There are three types of learning. Learning facts, learning processes and learning behaviours.

Learning facts is the most straight-forward of the three. There are definitive answers to questions and there is no nuance or context. No matter who looks at it, the answer will be the same. This kind of learning is becoming less and less valuable as we have been outsourcing the kinds of work that need retrieving facts to machines. One cannot hope to out-perform their peers by merely learning more facts, not today.

Learning processes is far less straight-forward as this is full of nuance and context. The processes that yields certain results for one person or one company in a certain context is unlikely to yield the same results for others in different contexts. Yet, the only real way to learn processes (apart from discovering them from scratch) is to learn from others. Hence, the key to successful learning in this case is to be cognizant of the fact that nuance and context play a big role and to incorporate that into our learning, rather than take what we see as gospel.

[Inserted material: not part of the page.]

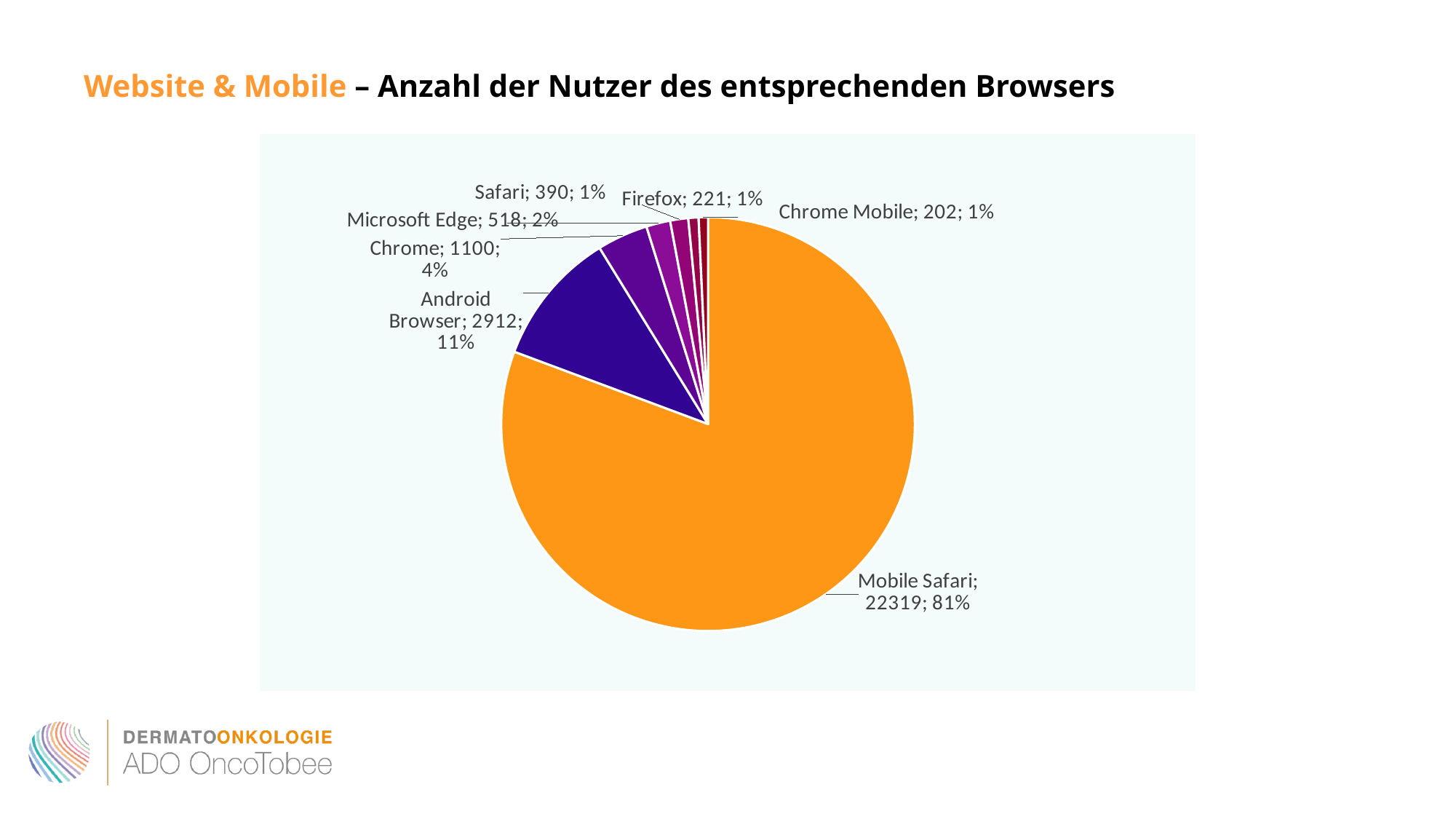
How many users does the chart show for Mobile Safari? 22319 How many users does the chart show for Firefox? 221 How many users does the chart show for Microsoft Edge? 518 What kind of chart is shown on the slide? pie chart How many browser categories does the pie chart show? 7 How many users does the chart show for Android Browser? 2912 What is the difference in users between Chrome and Microsoft Edge? 582 What share of the pie does Android Browser have? 11% Which browser has the smallest slice of the pie? Chrome Mobile Which browser has the largest slice of the pie? Mobile Safari Which has more users, Safari or Firefox? Safari What share of the pie does Chrome have? 4%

Learning behaviours are even more complicated as behaviours are essentially processes personified. And these are best learnt by simply taking on role models and trying to emulate them without question. This is how little kids learn. From their parents, from their teachers and from everything else that they see around them. This is a kind of learning that isn't active. Instead, it is simply something that happens to us. So, the best way to influence this is to choose our environment and the people we spend most of our time with. Because, that is what we will learn our behaviours from.